The children throughout the year will undertake more fundraising efforts.

Getting kids involved in charitable acts has several benefits. It helps the area, creates more altruistic people and creates a sense of community, but it also promotes the children within the church, noted Biggs. They learn that they have the ability to help and change the world around themselves for the better. It also reminds them that it may not be obvious, but there is homelessness, poverty and other social issues in Renfrew County.

“Particularly in Pembroke, you don’t really see the homelessness,” said Biggs. “It tends to be a bit of an invisible problem. A lot of people are couch surfing.
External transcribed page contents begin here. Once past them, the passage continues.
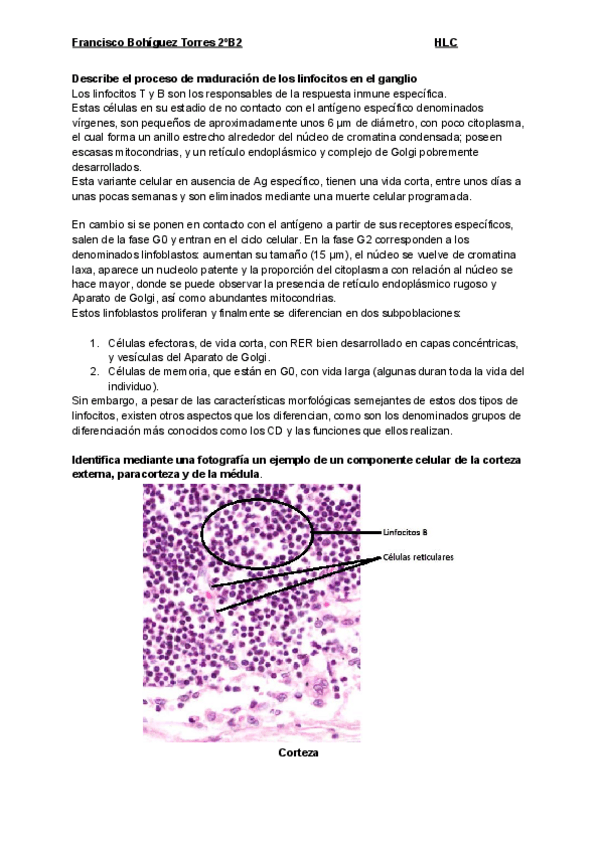 Francisco Bohíguez Torres 2ºB2 HLC

Describe el proceso de maduración de los linfocitos en el ganglio
Los linfocitos T y B son los responsables de la respuesta inmune específica.
Estas células en su estadio de no contacto con el antígeno específico denominados vírgenes, son pequeños de aproximadamente unos 6 µm de diámetro, con poco citoplasma, el cual forma un anillo estrecho alrededor del núcleo de cromatina condensada; poseen escasas mitocondrias, y un retículo endoplásmico y complejo de Golgi pobremente desarrollados.
Esta variante celular en ausencia de Ag específico, tienen una vida corta, entre unos días a unas pocas semanas y son eliminados mediante una muerte celular programada.

En cambio si se ponen en contacto con el antígeno a partir de sus receptores específicos, salen de la fase G0 y entran en el ciclo celular. En la fase G2 corresponden a los denominados linfoblastos: aumentan su tamaño (15 µm), el núcleo se vuelve de cromatina laxa, aparece un nucleolo patente y la proporción del citoplasma con relación al núcleo se hace mayor, donde se puede observar la presencia de retículo endoplásmico rugoso y Aparato de Golgi, así como abundantes mitocondrias.
Estos linfoblastos proliferan y finalmente se diferencian en dos subpoblaciones:

1. Células efectoras, de vida corta, con RER bien desarrollado en capas concéntricas, y vesículas del Aparato de Golgi.
2. Células de memoria, que están en G0, con vida larga (algunas duran toda la vida del individuo).

Sin embargo, a pesar de las características morfológicas semejantes de estos dos tipos de linfocitos, existen otros aspectos que los diferencian, como son los denominados grupos de diferenciación más conocidos como los CD y las funciones que ellos realizan.

Identifica mediante una fotografía un ejemplo de un componente celular de la corteza externa, paracorteza y de la médula.

Linfocitos B
Células reticulares

Corteza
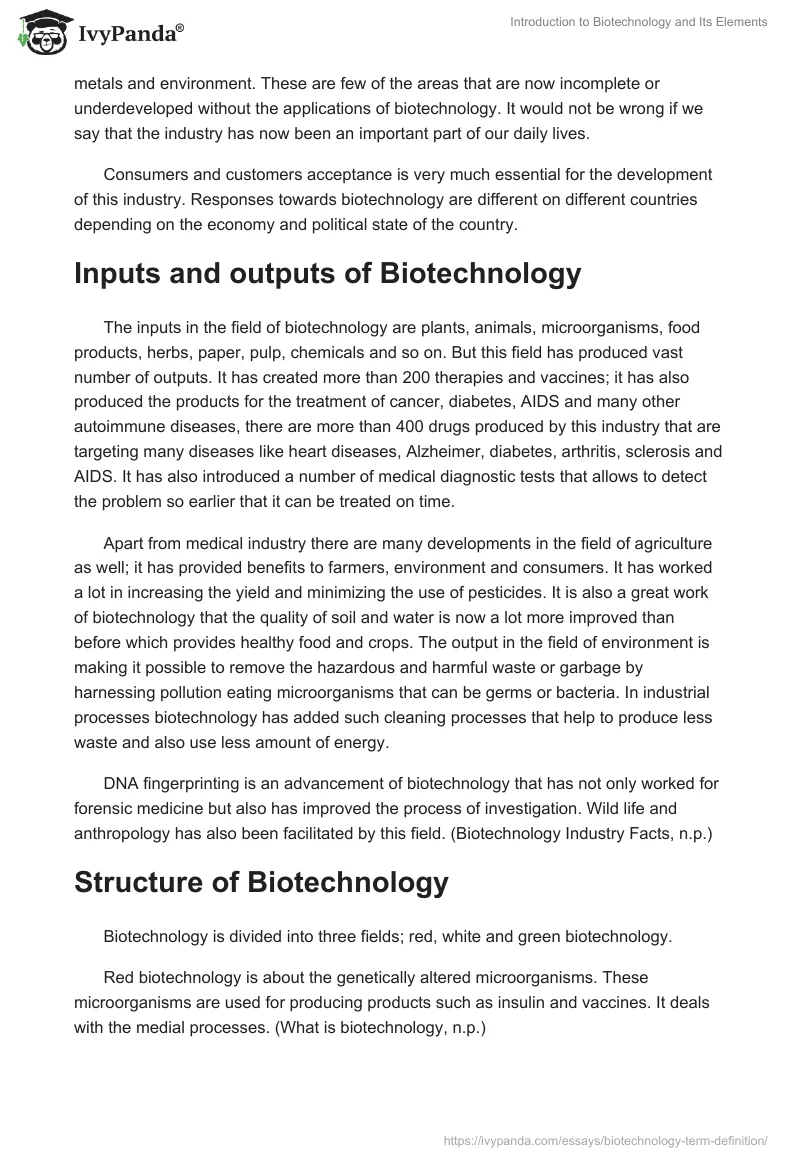 IvyPanda®

Introduction to Biotechnology and Its Elements

metals and environment. These are few of the areas that are now incomplete or underdeveloped without the applications of biotechnology. It would not be wrong if we say that the industry has now been an important part of our daily lives.

Consumers and customers acceptance is very much essential for the development of this industry. Responses towards biotechnology are different on different countries depending on the economy and political state of the country.

Inputs and outputs of Biotechnology

The inputs in the field of biotechnology are plants, animals, microorganisms, food products, herbs, paper, pulp, chemicals and so on. But this field has produced vast number of outputs. It has created more than 200 therapies and vaccines; it has also produced the products for the treatment of cancer, diabetes, AIDS and many other autoimmune diseases, there are more than 400 drugs produced by this industry that are targeting many diseases like heart diseases, Alzheimer, diabetes, arthritis, sclerosis and AIDS. It has also introduced a number of medical diagnostic tests that allows to detect the problem so earlier that it can be treated on time.

Apart from medical industry there are many developments in the field of agriculture as well; it has provided benefits to farmers, environment and consumers. It has worked a lot in increasing the yield and minimizing the use of pesticides. It is also a great work of biotechnology that the quality of soil and water is now a lot more improved than before which provides healthy food and crops. The output in the field of environment is making it possible to remove the hazardous and harmful waste or garbage by harnessing pollution eating microorganisms that can be germs or bacteria. In industrial processes biotechnology has added such cleaning processes that help to produce less waste and also use less amount of energy.

DNA fingerprinting is an advancement of biotechnology that has not only worked for forensic medicine but also has improved the process of investigation. Wild life and anthropology has also been facilitated by this field. (Biotechnology Industry Facts, n.p.)

Structure of Biotechnology

Biotechnology is divided into three fields; red, white and green biotechnology.

Red biotechnology is about the genetically altered microorganisms. These microorganisms are used for producing products such as insulin and vaccines. It deals with the medial processes. (What is biotechnology, n.p.)

https://ivypanda.com/essays/biotechnology-term-definition/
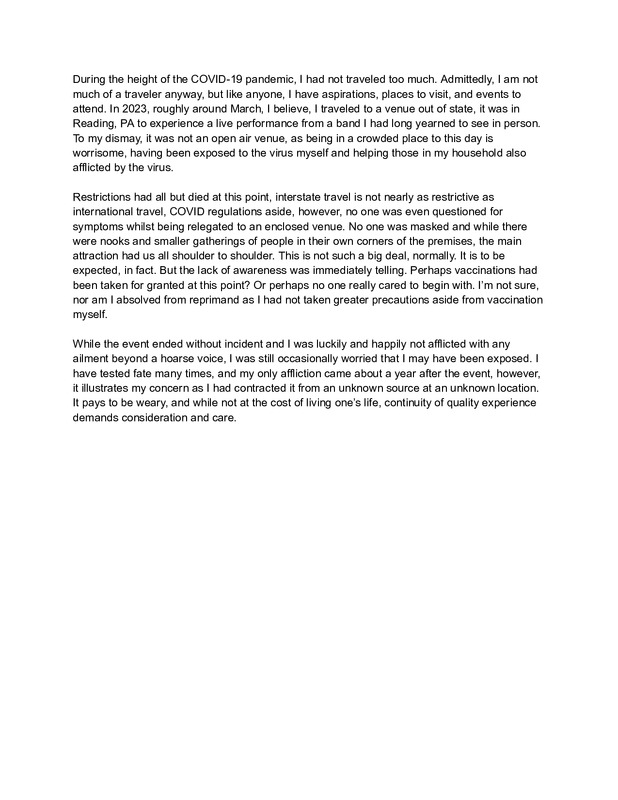 During the height of the COVID-19 pandemic, I had not traveled too much. Admittedly, I am not much of a traveler anyway, but like anyone, I have aspirations, places to visit, and events to attend. In 2023, roughly around March, I believe, I traveled to a venue out of state, it was in Reading, PA to experience a live performance from a band I had long yearned to see in person. To my dismay, it was not an open air venue, as being in a crowded place to this day is worrisome, having been exposed to the virus myself and helping those in my household also afflicted by the virus.

Restrictions had all but died at this point, interstate travel is not nearly as restrictive as international travel, COVID regulations aside, however, no one was even questioned for symptoms whilst being relegated to an enclosed venue. No one was masked and while there were nooks and smaller gatherings of people in their own corners of the premises, the main attraction had us all shoulder to shoulder. This is not such a big deal, normally. It is to be expected, in fact. But the lack of awareness was immediately telling. Perhaps vaccinations had been taken for granted at this point? Or perhaps no one really cared to begin with. I'm not sure, nor am I absolved from reprimand as I had not taken greater precautions aside from vaccination myself.

While the event ended without incident and I was luckily and happily not afflicted with any ailment beyond a hoarse voice, I was still occasionally worried that I may have been exposed. I have tested fate many times, and my only affliction came about a year after the event, however, it illustrates my concern as I had contracted it from an unknown source at an unknown location. It pays to be weary, and while not at the cost of living one's life, continuity of quality experience demands consideration and care.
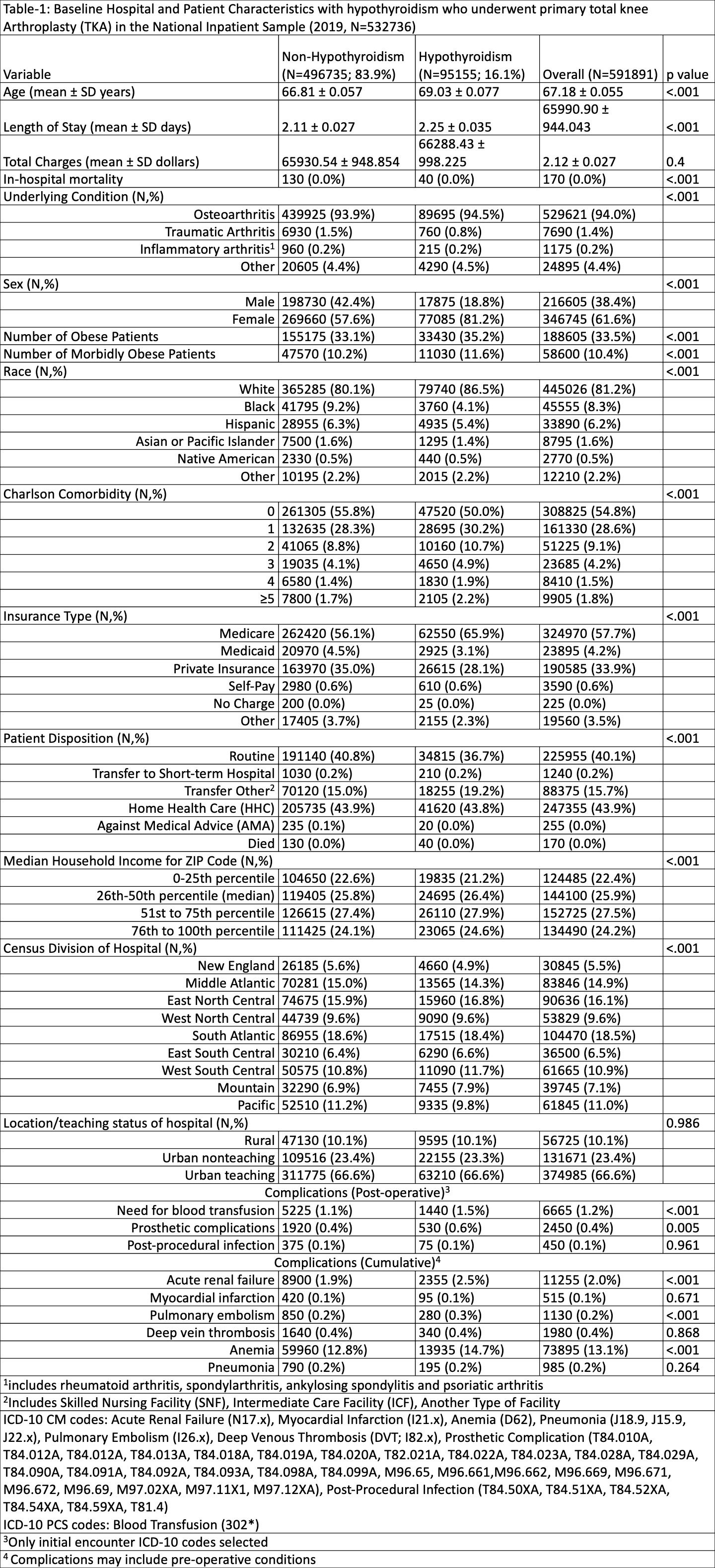 Table-1: Baseline Hospital and Patient Characteristics with hypothyroidism who underwent primary total knee Arthroplasty (TKA) in the National Inpatient Sample (2019, N=532736)

| Variable | Non-Hypothyroidism (N=496735; 83.9%) | Hypothyroidism (N=95155; 16.1%) | Overall (N=591891) | p value |
|---|---|---|---|---|
| Age (mean ± SD years) | 66.81 ± 0.057 | 69.03 ± 0.077 | 67.18 ± 0.055 | <.001 |
| Length of Stay (mean ± SD days) | 2.11 ± 0.027 | 2.25 ± 0.035 | 65990.90 ± 944.043 | <.001 |
| Total Charges (mean ± SD dollars) | 65930.54 ± 948.854 | 66288.43 ± 998.225 | 2.12 ± 0.027 | 0.4 |
| In-hospital mortality | 130 (0.0%) | 40 (0.0%) | 170 (0.0%) | <.001 |
| Underlying Condition (N,%) | | | | <.001 |
| Osteoarthritis | 439925 (93.9%) | 89695 (94.5%) | 529621 (94.0%) | |
| Traumatic Arthritis | 6930 (1.5%) | 760 (0.8%) | 7690 (1.4%) | |
| Inflammatory arthritis$^1$ | 960 (0.2%) | 215 (0.2%) | 1175 (0.2%) | |
| Other | 20605 (4.4%) | 4290 (4.5%) | 24895 (4.4%) | |
| Sex (N,%) | | | | <.001 |
| Male | 198730 (42.4%) | 17875 (18.8%) | 216605 (38.4%) | |
| Female | 269660 (57.6%) | 77085 (81.2%) | 346745 (61.6%) | |
| Number of Obese Patients | 155175 (33.1%) | 33430 (35.2%) | 188605 (33.5%) | <.001 |
| Number of Morbidly Obese Patients | 47570 (10.2%) | 11030 (11.6%) | 58600 (10.4%) | <.001 |
| Race (N,%) | | | | <.001 |
| White | 365285 (80.1%) | 79740 (86.5%) | 445026 (81.2%) | |
| Black | 41795 (9.2%) | 3760 (4.1%) | 45555 (8.3%) | |
| Hispanic | 28955 (6.3%) | 4935 (5.4%) | 33890 (6.2%) | |
| Asian or Pacific Islander | 7500 (1.6%) | 1295 (1.4%) | 8795 (1.6%) | |
| Native American | 2330 (0.5%) | 440 (0.5%) | 2770 (0.5%) | |
| Other | 10195 (2.2%) | 2015 (2.2%) | 12210 (2.2%) | |
| Charlson Comorbidity (N,%) | | | | <.001 |
| 0 | 261305 (55.8%) | 47520 (50.0%) | 308825 (54.8%) | |
| 1 | 132635 (28.3%) | 28695 (30.2%) | 161330 (28.6%) | |
| 2 | 41065 (8.8%) | 10160 (10.7%) | 51225 (9.1%) | |
| 3 | 19035 (4.1%) | 4650 (4.9%) | 23685 (4.2%) | |
| 4 | 6580 (1.4%) | 1830 (1.9%) | 8410 (1.5%) | |
| ≥5 | 7800 (1.7%) | 2105 (2.2%) | 9905 (1.8%) | |
| Insurance Type (N,%) | | | | <.001 |
| Medicare | 262420 (56.1%) | 62550 (65.9%) | 324970 (57.7%) | |
| Medicaid | 20970 (4.5%) | 2925 (3.1%) | 23895 (4.2%) | |
| Private Insurance | 163970 (35.0%) | 26615 (28.1%) | 190585 (33.9%) | |
| Self-Pay | 2980 (0.6%) | 610 (0.6%) | 3590 (0.6%) | |
| No Charge | 200 (0.0%) | 25 (0.0%) | 225 (0.0%) | |
| Other | 17405 (3.7%) | 2155 (2.3%) | 19560 (3.5%) | |
| Patient Disposition (N,%) | | | | <.001 |
| Routine | 191140 (40.8%) | 34815 (36.7%) | 225955 (40.1%) | |
| Transfer to Short-term Hospital | 1030 (0.2%) | 210 (0.2%) | 1240 (0.2%) | |
| Transfer Other$^2$ | 70120 (15.0%) | 18255 (19.2%) | 88375 (15.7%) | |
| Home Health Care (HHC) | 205735 (43.9%) | 41620 (43.8%) | 247355 (43.9%) | |
| Against Medical Advice (AMA) | 235 (0.1%) | 20 (0.0%) | 255 (0.0%) | |
| Died | 130 (0.0%) | 40 (0.0%) | 170 (0.0%) | |
| Median Household Income for ZIP Code (N,%) | | | | <.001 |
| 0-25th percentile | 104650 (22.6%) | 19835 (21.2%) | 124485 (22.4%) | |
| 26th-50th percentile (median) | 119405 (25.8%) | 24695 (26.4%) | 144100 (25.9%) | |
| 51st to 75th percentile | 126615 (27.4%) | 26110 (27.9%) | 152725 (27.5%) | |
| 76th to 100th percentile | 111425 (24.1%) | 23065 (24.6%) | 134490 (24.2%) | |
| Census Division of Hospital (N,%) | | | | <.001 |
| New England | 26185 (5.6%) | 4660 (4.9%) | 30845 (5.5%) | |
| Middle Atlantic | 70281 (15.0%) | 13565 (14.3%) | 83846 (14.9%) | |
| East North Central | 74675 (15.9%) | 15960 (16.8%) | 90636 (16.1%) | |
| West North Central | 44739 (9.6%) | 9090 (9.6%) | 53829 (9.6%) | |
| South Atlantic | 86955 (18.6%) | 17515 (18.4%) | 104470 (18.5%) | |
| East South Central | 30210 (6.4%) | 6290 (6.6%) | 36500 (6.5%) | |
| West South Central | 50575 (10.8%) | 11090 (11.7%) | 61665 (10.9%) | |
| Mountain | 32290 (6.9%) | 7455 (7.9%) | 39745 (7.1%) | |
| Pacific | 52510 (11.2%) | 9335 (9.8%) | 61845 (11.0%) | |
| Location/teaching status of hospital (N,%) | | | | 0.986 |
| Rural | 47130 (10.1%) | 9595 (10.1%) | 56725 (10.1%) | |
| Urban nonteaching | 109516 (23.4%) | 22155 (23.3%) | 131671 (23.4%) | |
| Urban teaching | 311775 (66.6%) | 63210 (66.6%) | 374985 (66.6%) | |
| Complications (Post-operative)$^3$ | | | | |
| Need for blood transfusion | 5225 (1.1%) | 1440 (1.5%) | 6665 (1.2%) | <.001 |
| Prosthetic complications | 1920 (0.4%) | 530 (0.6%) | 2450 (0.4%) | 0.005 |
| Post-procedural infection | 375 (0.1%) | 75 (0.1%) | 450 (0.1%) | 0.961 |
| Complications (Cumulative)$^4$ | | | | |
| Acute renal failure | 8900 (1.9%) | 2355 (2.5%) | 11255 (2.0%) | <.001 |
| Myocardial infarction | 420 (0.1%) | 95 (0.1%) | 515 (0.1%) | 0.671 |
| Pulmonary embolism | 850 (0.2%) | 280 (0.3%) | 1130 (0.2%) | <.001 |
| Deep vein thrombosis | 1640 (0.4%) | 340 (0.4%) | 1980 (0.4%) | 0.868 |
| Anemia | 59960 (12.8%) | 13935 (14.7%) | 73895 (13.1%) | <.001 |
| Pneumonia | 790 (0.2%) | 195 (0.2%) | 985 (0.2%) | 0.264 |

$^1$includes rheumatoid arthritis, spondylarthritis, ankylosing spondylitis and psoriatic arthritis
$^2$Includes Skilled Nursing Facility (SNF), Intermediate Care Facility (ICF), Another Type of Facility
ICD-10 CM codes: Acute Renal Failure (N17.x), Myocardial Infarction (I21.x), Anemia (D62), Pneumonia (J18.9, J15.9, J22.x), Pulmonary Embolism (I26.x), Deep Venous Thrombosis (DVT; I82.x), Prosthetic Complication (T84.010A, T84.012A, T84.012A, T84.013A, T84.018A, T84.019A, T84.020A, T82.021A, T84.022A, T84.023A, T84.028A, T84.029A, T84.090A, T84.091A, T84.092A, T84.093A, T84.098A, T84.099A, M96.65, M96.661,M96.662, M96.669, M96.671, M96.672, M96.69, M97.02XA, M97.11X1, M97.12XA), Post-Procedural Infection (T84.50XA, T84.51XA, T84.52XA, T84.54XA, T84.59XA, T81.4)
ICD-10 PCS codes: Blood Transfusion (302*)
$^3$Only initial encounter ICD-10 codes selected
$^4$ Complications may include pre-operative conditions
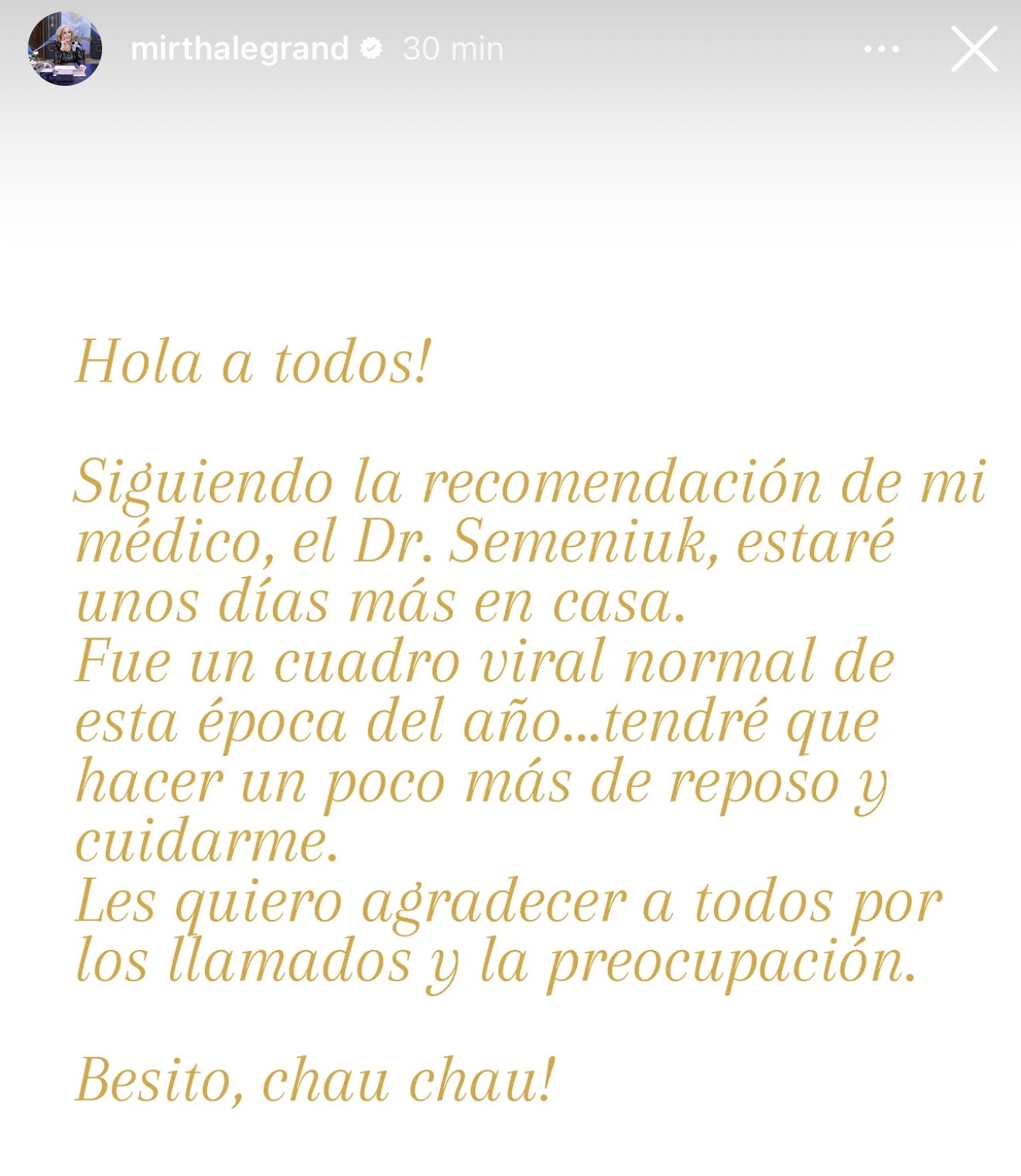 mirthalegrand 30 min

Hola a todos!

Siguiendo la recomendación de mi médico, el Dr. Semeniuk, estaré unos días más en casa.
Fue un cuadro viral normal de esta época del año...tendré que hacer un poco más de reposo y cuidarme.
Les quiero agradecer a todos por los llamados y la preocupación.

Besito, chau chau!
“It’s good to raise awareness,” she added. “Not just for the children but for us as adults because it is a huge problem in Pembroke.”

This donation will go a long way helping The Grind, said Supervisor Pauline Stuart.

They provide shelter on an on-call basis and the people they serve have different needs - sometimes it’s a place to stay for the night while sometimes they need guidance finding resources to get more long-term help.

“They could have all sorts of issues that bring them in,” said Stuart.

To keep providing much-needed services, The Grind needs support financially and through the efforts of volunteers. They strive to be agents of change in the community through their coffee house, emergency shelter and programs that run throughout the year.

Receiving money from the Sunday School deeply touched them.

“Without them, we’d have nothing,” said Raymond Bimm from The Grind.